> [Document section]
+++
Following the island's northwest coast of Kohala, the harbor of Kawaihae is revealed. Further east, ritzy hotels and their golf courses stand in contrast to the lava fields from which they're cleared. That's Mauna Kea on the left and the long gradual slope of massive Mauna Loa on the right,

The aridity, sparse vegetation and desert-like climate is due to orographic precipitation, caused by the interaction of ocean temperatures, prevailing winds and lofty volcanic topography. Prevailing trade winds acquire moisture from the warm Pacific waters. Upon reaching the islands from the northeast, the moist air rises, cools, condenses and rains on east-facing, windward slopes of the volcanoes but not on their summits, which are mountain-top deserts. On west-facing leeward slopes, the warm, dry air descends creating an Arizona-like climate. The effect is most dramatic on the Big Island with the tallest volcanoes.
+++
> [Given material]
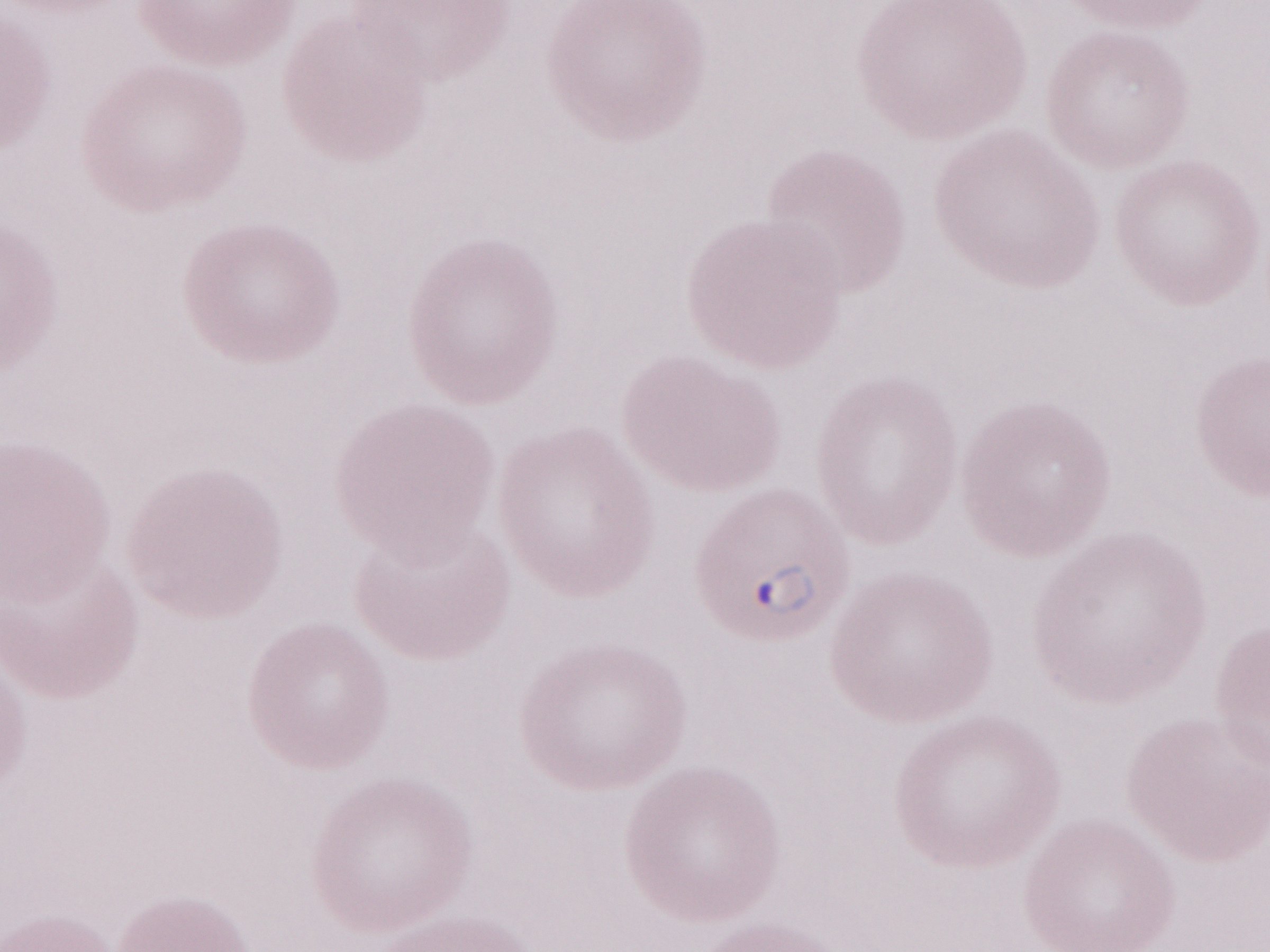

Image is 1270×952 pixels. Thin blood smear. Olympus BX43 microscope and DP73 digital camera. May-Grünwald-Giemsa stain. 1,000x magnification. One field of this slide. Malaria diagnosis (patient-level): positive.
+++
> [Short task A] Duplicate the Big Island passage from "The aridity, sparse" to "the tallest volcanoes.".
> [Short task B] In the Big Island passage, where do the prevailing trade winds acquire their moisture?
The listing comes from a separate source.

> [Answer A]
The aridity, sparse vegetation and desert-like climate is due to orographic precipitation, caused by the interaction of ocean temperatures, prevailing winds and lofty volcanic topography. Prevailing trade winds acquire moisture from the warm Pacific waters. Upon reaching the islands from the northeast, the moist air rises, cools, condenses and rains on east-facing, windward slopes of the volcanoes but not on their summits, which are mountain-top deserts. On west-facing leeward slopes, the warm, dry air descends creating an Arizona-like climate. The effect is most dramatic on the Big Island with the tallest volcanoes.

> [Answer B] From the warm Pacific waters.